L'orthophoniste propose différentes épreuves de langage induit : dénomination (avec ou sans support imagé), évocation littérale et catégorielle (libre et indicée).

Sur le versant réceptif, la réalisation d'ordres et une épreuve de désignation (de mots, de phrases) sont proposées au patient.

Le langage écrit

Sur le plan expressif, l'orthophoniste teste l'écriture spontanée, l'écriture automatique, la dictée (mots, phrases) ainsi que la lecture à voix haute.

Sur le plan réceptif, la compréhension écrite est évaluée par des tâches de désignation et la lecture d'un texte suivie de questions.

D'autres épreuves peuvent être proposées de manière complémentaire. Ainsi, le calcul et le raisonnement peuvent être évalués. Si des troubles sémantiques sont suspectés, le Pyramid Palm Tree Test (HOWARD et PATTERSON, 1992) pourra être proposé. En cas de dysarthrie, les troubles pourront être objectivés grâce à la Batterie d'Evaluation Clinique de la Dysarthrie (AUZOU et ROLLAND-MONNOURY, 2006). La déglutition pourra également faire l'objet d'une investigation si nécessaire.

7.1.3. Apport du bilan orthophonique dans le diagnostic différentiel

La MA est la démence la plus fréquente avec des troubles mnésiques au premier plan.

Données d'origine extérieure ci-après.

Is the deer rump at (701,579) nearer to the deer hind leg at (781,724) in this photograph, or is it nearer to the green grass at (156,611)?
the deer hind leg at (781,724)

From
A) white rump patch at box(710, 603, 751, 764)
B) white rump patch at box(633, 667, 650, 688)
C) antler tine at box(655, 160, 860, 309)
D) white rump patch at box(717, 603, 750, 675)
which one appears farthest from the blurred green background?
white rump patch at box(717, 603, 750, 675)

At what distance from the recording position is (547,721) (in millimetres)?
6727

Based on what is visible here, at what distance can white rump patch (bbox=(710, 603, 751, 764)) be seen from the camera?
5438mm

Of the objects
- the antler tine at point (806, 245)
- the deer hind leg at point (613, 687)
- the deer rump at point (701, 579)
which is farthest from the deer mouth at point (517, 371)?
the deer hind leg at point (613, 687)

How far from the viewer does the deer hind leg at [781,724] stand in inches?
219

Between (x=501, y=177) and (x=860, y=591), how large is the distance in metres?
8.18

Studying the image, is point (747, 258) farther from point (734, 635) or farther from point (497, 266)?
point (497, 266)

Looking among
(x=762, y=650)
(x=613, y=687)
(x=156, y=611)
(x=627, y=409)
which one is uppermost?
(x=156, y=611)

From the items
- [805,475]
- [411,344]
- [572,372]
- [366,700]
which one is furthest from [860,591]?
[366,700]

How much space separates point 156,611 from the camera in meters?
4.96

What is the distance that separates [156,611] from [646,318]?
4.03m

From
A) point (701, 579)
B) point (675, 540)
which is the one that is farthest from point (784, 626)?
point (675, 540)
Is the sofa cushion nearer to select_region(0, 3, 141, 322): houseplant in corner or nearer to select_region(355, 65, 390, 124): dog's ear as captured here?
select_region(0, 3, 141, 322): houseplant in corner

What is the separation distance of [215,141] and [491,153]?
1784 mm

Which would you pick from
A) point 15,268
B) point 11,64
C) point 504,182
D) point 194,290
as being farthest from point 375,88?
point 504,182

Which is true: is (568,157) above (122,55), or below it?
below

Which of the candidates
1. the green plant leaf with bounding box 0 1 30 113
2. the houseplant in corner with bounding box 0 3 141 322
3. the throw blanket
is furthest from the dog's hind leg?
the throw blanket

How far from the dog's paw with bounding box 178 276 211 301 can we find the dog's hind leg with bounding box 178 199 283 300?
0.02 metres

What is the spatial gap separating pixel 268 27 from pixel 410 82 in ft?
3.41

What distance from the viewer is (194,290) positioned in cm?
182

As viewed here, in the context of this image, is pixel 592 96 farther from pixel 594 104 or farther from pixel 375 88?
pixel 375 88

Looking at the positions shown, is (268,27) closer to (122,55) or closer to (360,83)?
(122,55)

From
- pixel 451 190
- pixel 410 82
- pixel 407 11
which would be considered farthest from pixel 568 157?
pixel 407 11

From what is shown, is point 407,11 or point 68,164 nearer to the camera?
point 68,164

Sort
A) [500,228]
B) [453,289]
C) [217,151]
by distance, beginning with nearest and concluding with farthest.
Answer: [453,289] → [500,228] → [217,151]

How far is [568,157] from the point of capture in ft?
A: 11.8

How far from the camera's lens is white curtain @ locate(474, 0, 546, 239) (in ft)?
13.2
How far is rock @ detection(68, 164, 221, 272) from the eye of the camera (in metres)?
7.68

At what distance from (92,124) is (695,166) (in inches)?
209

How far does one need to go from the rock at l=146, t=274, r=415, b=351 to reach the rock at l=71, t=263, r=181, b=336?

L'apparition d'autres troubles initiaux (comportement, langage...) peuvent orienter vers un diagnostic différentiel (DLFT, DCL, DV...).

 La démence fronto-temporale (DFT)

Des troubles du comportement majeurs peuvent suggérer une DFT. Les principales altérations de l'expression orale seront alors des persévérations dues au manque de flexibilité mentale, voire des stéréotypies ainsi qu'une sensibilité notable aux distracteurs en tâche de désignation.

Selon le type, on peut constater une aspontanéité pouvant aller jusqu'au mutisme akinétique ou une logorrhée avec hyperactivité et désinhibition.

 L'aphasie primaire progressive (APP)

La présence de trouble du langage isolé depuis au moins deux ans fait évoquer une APP. A la phase débutante, le tableau clinique est homogène avec des troubles lexicaux (manque du mot, paraphasies lexicales sémantiques et phonémiques) puis il évoluera vers une forme fluente, non-fluente (MESULAM, 2001) ou logopénique (GORNO-TEMPINI et al. 2004 et 2008).

Au stade débutant, le discours est fluent. Le patient présente un manque du mot en tâche de dénomination et dans le discours spontané, manifesté par des pauses, mots neutres et recherches lexicales. Il produit des paraphasies lexicales sémantiques et phonémiques. La compréhension est préservée ainsi que la syntaxe et la lecture.

Les principales caractéristiques des trois tableaux d'APP sont résumées dans le tableau V ci-dessous :

APP non-fluente APP fluente APP logopénique Articulation Troubles arthriques Préservée Préservée

Lexique -Manque du mot

-Compréhension lexicale longtemps préservée

-Manque du mot assez bien compensé (gestes, pauses, définition par l'usage...) -Trouble de compréhension (erreurs en désignation) -Manque du mot -Trouble de la répétition (atteinte de la mémoire de travail verbale) -Compréhension lexicale relativement préservée

Syntaxe -Tendance à l'agrammatisme

-Apparition de difficultés pour la compréhension des phrases complexes Préservée Préservée Fluence Ralentissement de l'expression orale, hésitations, pseudo- bégaiement et palilalies

Préservée Perturbation liée au manque du mot

 La démence sémantique (DS)

L'atteinte porte en premier lieu sur la mémoire sémantique. SNOWDEN et al. (1994) décrivent la détérioration progressive et sélective des connaissances sémantiques, affectant les choses, les objets, les lieux et les personnes. Les troubles lexicaux sont de nature lexico-sémantique s'associant des troubles de l'expression et de la compréhension (impression d'étrangeté face à des mots usuels). Les fluences littérales sont mieux réussies que les fluences catégorielles sémantiques. En revanche, la compréhension syntaxique reste longtemps préservée, tout comme les aspects non sémantiques de la cognition (phonologie, syntaxe, raisonnement, mémoire épisodique...). La fluence verbale n'est pas réduite dans le discours.